- PROVIDED RECORDS:
>>>

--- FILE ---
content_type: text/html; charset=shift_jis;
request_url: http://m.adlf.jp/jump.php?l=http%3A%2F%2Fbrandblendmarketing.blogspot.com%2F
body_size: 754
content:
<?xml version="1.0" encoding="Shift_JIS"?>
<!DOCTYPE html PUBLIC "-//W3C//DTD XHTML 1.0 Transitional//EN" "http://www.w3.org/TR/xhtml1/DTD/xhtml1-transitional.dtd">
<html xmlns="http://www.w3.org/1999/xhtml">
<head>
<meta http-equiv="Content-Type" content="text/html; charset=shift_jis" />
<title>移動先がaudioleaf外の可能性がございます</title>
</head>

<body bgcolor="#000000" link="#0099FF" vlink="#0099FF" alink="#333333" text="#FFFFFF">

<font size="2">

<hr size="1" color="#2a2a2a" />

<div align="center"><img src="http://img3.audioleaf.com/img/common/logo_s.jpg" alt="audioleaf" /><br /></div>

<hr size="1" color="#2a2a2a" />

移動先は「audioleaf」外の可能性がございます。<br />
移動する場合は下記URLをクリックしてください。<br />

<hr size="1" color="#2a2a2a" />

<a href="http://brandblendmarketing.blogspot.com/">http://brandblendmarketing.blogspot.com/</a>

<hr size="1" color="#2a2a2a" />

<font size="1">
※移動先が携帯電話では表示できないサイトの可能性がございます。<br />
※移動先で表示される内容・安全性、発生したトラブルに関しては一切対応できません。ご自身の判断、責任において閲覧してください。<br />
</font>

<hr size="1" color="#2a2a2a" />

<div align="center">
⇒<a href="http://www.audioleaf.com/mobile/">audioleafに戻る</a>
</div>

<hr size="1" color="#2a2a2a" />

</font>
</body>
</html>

<<<
>>>

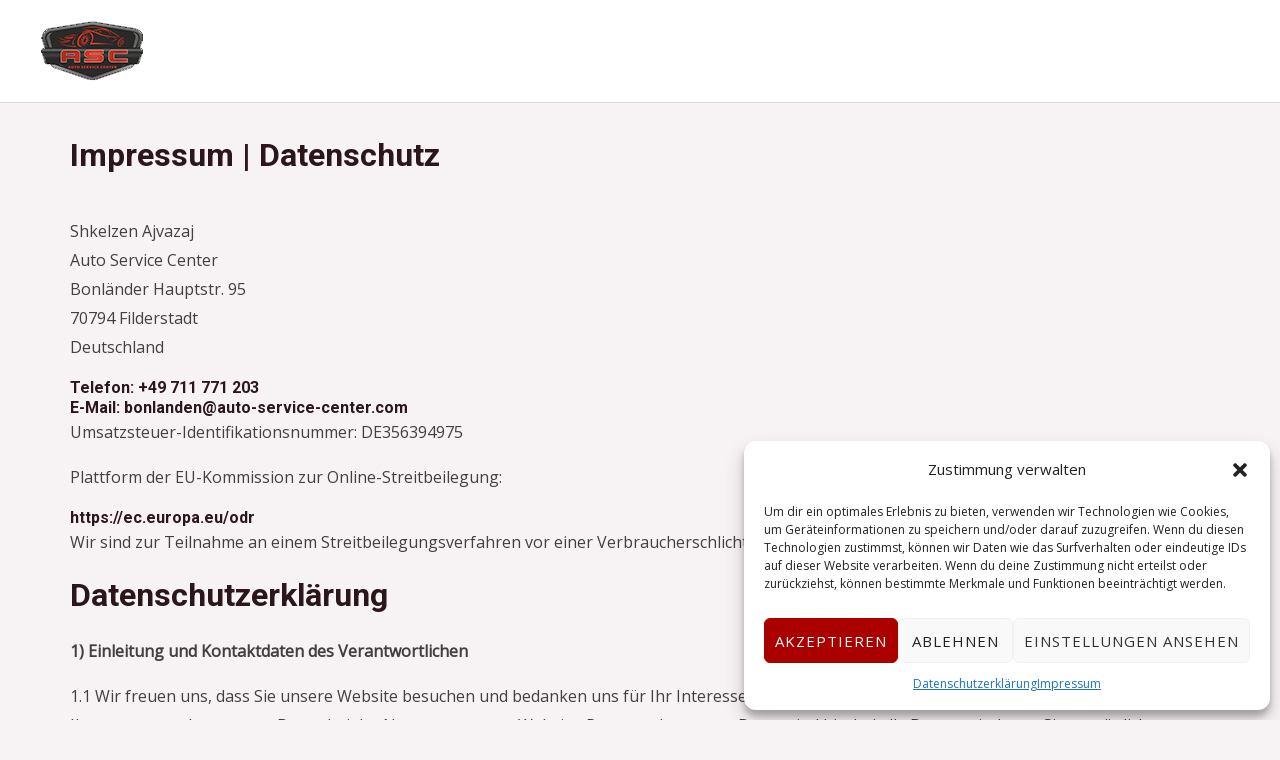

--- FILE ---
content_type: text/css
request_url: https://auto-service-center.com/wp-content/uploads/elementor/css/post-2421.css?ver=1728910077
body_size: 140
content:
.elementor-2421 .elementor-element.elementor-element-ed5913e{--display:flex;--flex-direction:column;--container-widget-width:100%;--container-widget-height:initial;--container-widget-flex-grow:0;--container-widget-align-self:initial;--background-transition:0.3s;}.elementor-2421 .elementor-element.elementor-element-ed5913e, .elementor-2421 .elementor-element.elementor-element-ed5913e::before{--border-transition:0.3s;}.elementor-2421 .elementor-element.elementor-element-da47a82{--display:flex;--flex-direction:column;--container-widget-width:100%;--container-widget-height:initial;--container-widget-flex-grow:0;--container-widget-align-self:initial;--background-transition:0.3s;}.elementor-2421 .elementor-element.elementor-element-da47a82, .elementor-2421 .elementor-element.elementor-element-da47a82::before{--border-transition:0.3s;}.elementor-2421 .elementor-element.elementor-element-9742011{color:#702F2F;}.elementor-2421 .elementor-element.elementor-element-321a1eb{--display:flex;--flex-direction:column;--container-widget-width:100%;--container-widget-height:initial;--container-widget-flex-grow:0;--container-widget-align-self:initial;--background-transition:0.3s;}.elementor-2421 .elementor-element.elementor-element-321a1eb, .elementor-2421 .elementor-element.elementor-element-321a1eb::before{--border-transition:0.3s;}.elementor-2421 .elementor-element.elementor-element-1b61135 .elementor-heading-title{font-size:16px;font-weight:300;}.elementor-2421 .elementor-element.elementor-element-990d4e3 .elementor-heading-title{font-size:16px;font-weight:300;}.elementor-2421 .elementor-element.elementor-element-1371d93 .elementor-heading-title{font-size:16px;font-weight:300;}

<<<

- WORK INSTRUCTION: Each line above with the string "html" should be reported in full.

- RESULT BELOW:
content_type: text/html; charset=shift_jis;
<!DOCTYPE html PUBLIC "-//W3C//DTD XHTML 1.0 Transitional//EN" "http://www.w3.org/TR/xhtml1/DTD/xhtml1-transitional.dtd">
<html xmlns="http://www.w3.org/1999/xhtml">
<meta http-equiv="Content-Type" content="text/html; charset=shift_jis" />
</html>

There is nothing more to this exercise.